I am a founder of Harris Bricken, an international law firm with lawyers in Los Angeles, Portland, San Francisco, Seattle, China and Spain.

I mostly represent companies doing business in emerging market countries. It has taken me many years to build my network and it takes constant communication and travel to maintain it. My work has been as varied as securing the release of two improperly held helicopters in Papua New Guinea, setting up a legal framework to move slag from Canada to Poland’s interior, overseeing hundreds of litigation and arbitration matters in Korea, helping someone avoid terrorism charges in Japan, and seizing fish product in China to collect on a debt.

I was named as one of only three Washington State Amazing Lawyers in International Law, I am AV rated by Martindale-Hubbell Law Directory (its highest rating), I am rated 10.0 by AVVO.com (its highest rating), and I am a SuperLawyer.
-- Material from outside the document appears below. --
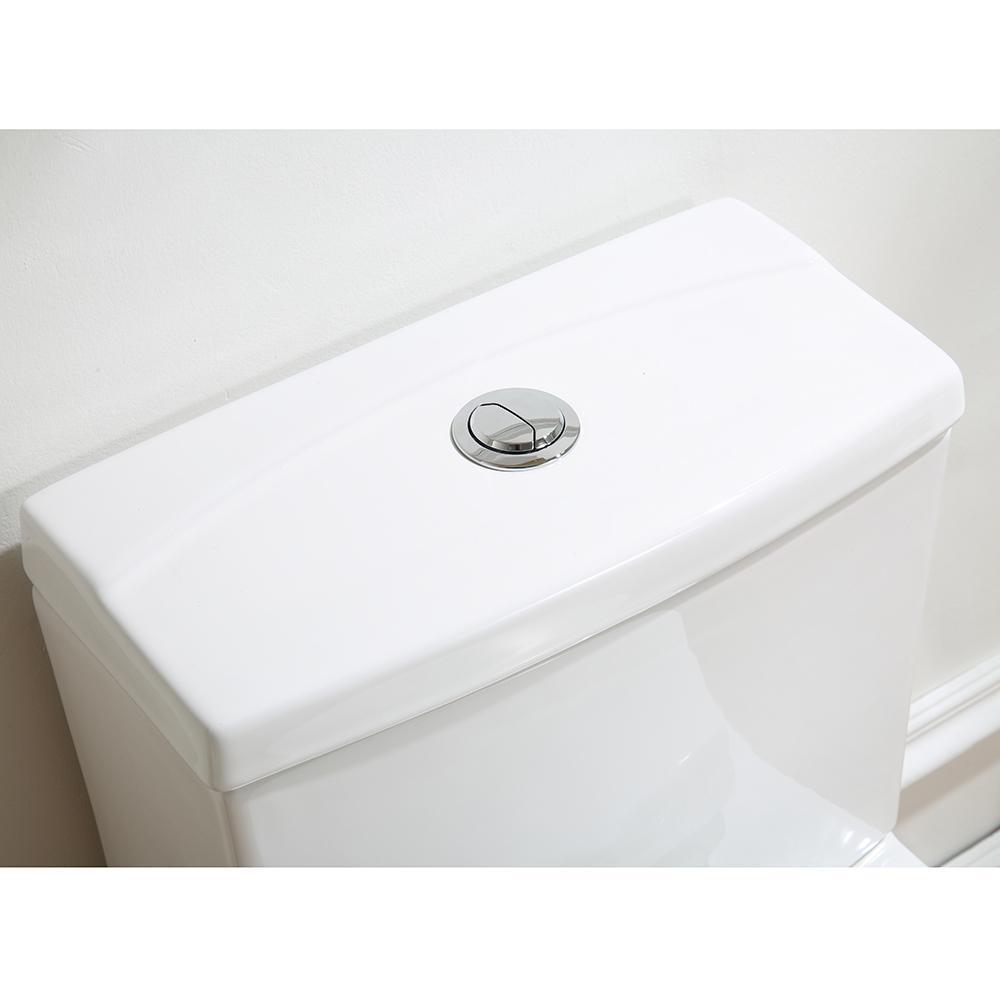 Beck 2-Piece 1/1.6 GPF Dual Flush Elongated Toilet in White, Seat Included - Super Arbor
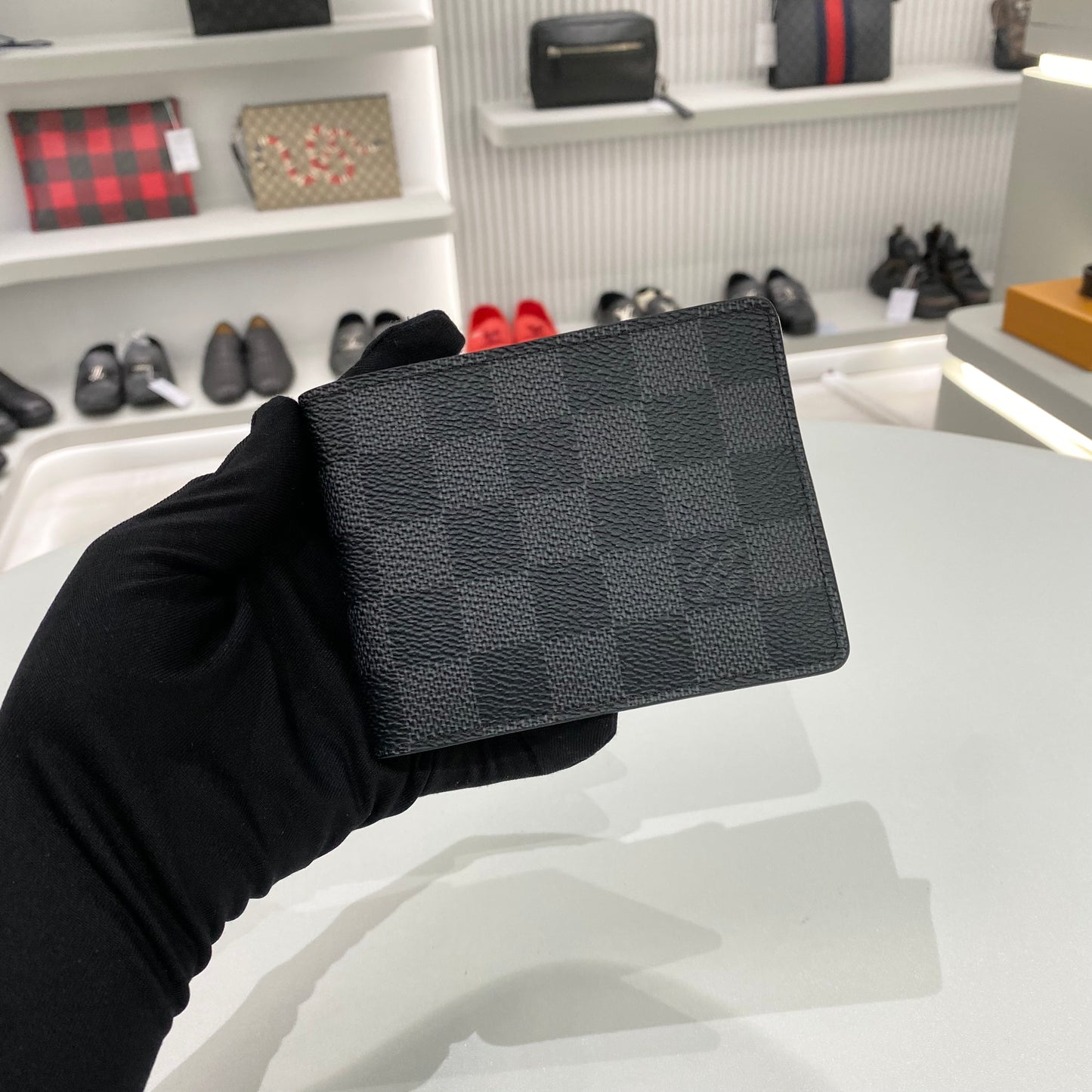 LOUIS VUITTON DAMIER WALLET BLACK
I am a frequent writer and public speaker on doing business in Asia and I constantly travel between the United States and Asia. I most commonly speak on China law issues and I am the lead writer of the award winning China Law Blog (www.chinalawblog.com). Forbes Magazine, Fortune Magazine, the Wall Street Journal, Investors Business Daily, Business Week, The National Law Journal, The Washington Post, The ABA Journal, The Economist, Newsweek, NPR, The New York Times and Inside Counsel have all interviewed me regarding various aspects of my international law practice.

I am licensed in Washington, Illinois, and Alaska.

In tandem with the international law team at my firm, I focus on setting up/registering companies overseas (via WFOEs, Rep Offices or Joint Ventures), drafting international contracts (NDAs, OEM Agreements, licensing, distribution, etc.), protecting IP (trademarks, trade secrets, copyrights and patents), and overseeing M&A transactions.